Texto del documento
....

La crónica cósmica. En fin, mejor, imposible

JUNTO AL MAR MEDITERRÁNEO – En Cataluña llamamos al País Valencià “la millor terreta del món” (la mejor tierra del mundo), y en este radiante día primaveral que hoy tenemos en la finca rural de los amigos valencianos a los pies del monte Montgó, nadie lo pondría en duda.

Gracias a las insólitas lluvias de los últimos meses, nunca vistas en las décadas anteriores, los treinta y tres árboles del jardín lucen sus mejores galas y los campos de los alrededores se encuentran cubiertos de flores. Como lo están también los naranjos que aromatizan el aire con el delicado perfume de azahar.

Un gallo del vecindario lo reafirma con su quiquiriquí, y las seis gallinas de esta casa, apodadas “Las Cayetanas”, que son célibes por obligación, lo escuchan embelesadas. El gato Sambal juega al “corre, corre que te pillo” con el gato malayo Songkran, y las viejas gatas Sari y Chumi los observan con desaprobación: “¡Esa juventud!”. La perra Tikka, una setter jovencita, coquetea seductoramente con el perro Bambú, y la etérea Greta, una galga negra, galopa a sesenta kilómetros por hora.

Mientras paseo entre pinares y algarrobos, una zorra cruza el “Camí Vell de Gata” como una exhalación. Las gaviotas planean llevadas por la brisa marina. Los conejos corretean entre olivos centenarios. La cabra Lola bala llamando a su hijita Sakshuka y la yegua Soraya hace lo mismo relinchándole a su potrillo Zarevich.

Dietética sana: los sabrosos nísperos que recolecto y como directamente del árbol, y el pan que el amigo valenciano amasa y hornea con harina ecológica molida a la piedra (pues así conserva mejor sus propiedades), untado con la miel de azahar que producen las abejas que residen a corta distancia. Bebo la cerveza Lager Viena que también elabora el amigo valenciano, y fumo los bidis nepaleses que él me trajo (nunca viene con las manos vacías) cuando estuvo haciendo excursionismo en ese país del Himalaya el pasado mes de marzo. En fin, mejor, imposible.

....

Material proporcionado
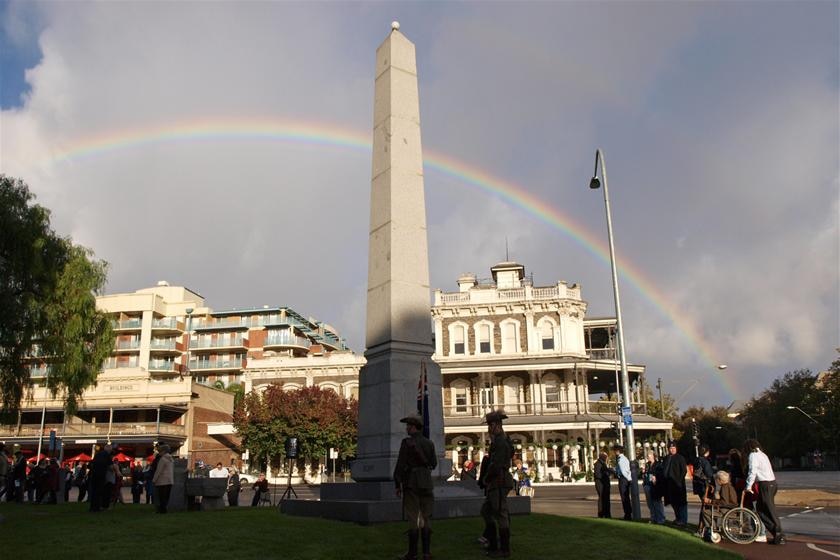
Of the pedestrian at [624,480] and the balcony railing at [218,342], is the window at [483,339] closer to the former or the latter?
the pedestrian at [624,480]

....

Ejercicio propuesto 1
En la crónica, ¿cuántos árboles tiene el jardín de la finca?
Ejercicio propuesto 2
Según la crónica, ¿por qué el amigo valenciano hace el pan con harina molida a la piedra? Responde en una a tres oraciones.

Respuesta final 1
Treinta y tres.

Respuesta final 2
Usa harina ecológica molida a la piedra porque, así, la harina conserva mejor sus propiedades.